The main character, Nick, is sixteen and just entering Junior Year of High School in Nova City – very similar to any city in the US, except there are superheroes, known as Extraordinaries. Nick is a fan. In fact, he’s such a big fan of the city’s Extraordinary – known as Shadow Storm – that he spends his time writing self-insert fanfiction and owns a pillow with Shadow Storm’s face on it. Nick dreams of being rescued by his idol and subsequently joining him on his adventures to save the city. Of course, that’s not precisely what happens.
Nick is a sweet, naive, oblivious sixteen-year-old. He also has ADHD – this is exceptionally well written and one of the highlights of the book. With his well-known superhero crush and constant stream of random thoughts, he isn’t the most popular guy in school – but he has his own tight-knit group of friends. His relationships with them were brilliant and another strength, even if Jazz and Gibby felt more like caricatures than characters at times. LGBT rep is always brilliant, but the butch can-kick-your-ass girl and her head-cheerleader girlfriend was almost too cliché.

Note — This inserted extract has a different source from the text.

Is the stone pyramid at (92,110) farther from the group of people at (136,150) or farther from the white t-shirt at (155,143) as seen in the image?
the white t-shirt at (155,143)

Seth, Nick’s best friend since they met on the swings ten years ago, is equally adorable. Orphaned at a young age in a train crash, Seth has always been a strange, chubby kid who struggled to make friends – but in him, Nick found the patient listener he needed, and Seth found the human connection he craved. I loved them – their relationship was often painfully awkward, and both of them are ridiculously oblivious, but it was pure and adorable. The reactions of everyone else around them were also perfect – their disbelief and frustration matched mine as I was reading perfectly.
Owen, Nick’s sort-of-ex and now sort-of-friend, had the potential to be an interesting character, but too much was left a mystery. I never quite knew what to think. Hopefully future books will develop him further – his arc in this didn’t feel complete.
The setting was a completely standard US city, plus superheroes, giving a thoroughly contemporary feel – except perhaps for the highly limited number of news channels, and the way everyone watched them instead of Netflix. Why the superheroes were left to continue unchecked was never explained, nor why they existed – or how. For what is essentially a YA fantasy romance, this doesn’t matter too much, but I would have liked a little more explanation.
Overall, this is a solid enough read. It’s great fun, with laugh out loud moments, and the characters are adorable – but the story is predictable, and characters just the wrong side of cliché. With the exception of Nick and Seth – who were themselves clichés – none of them were expounded on enough to take them into 3D territory, which left the novel a little lacking. But for younger teenagers, this will likely be a story to love.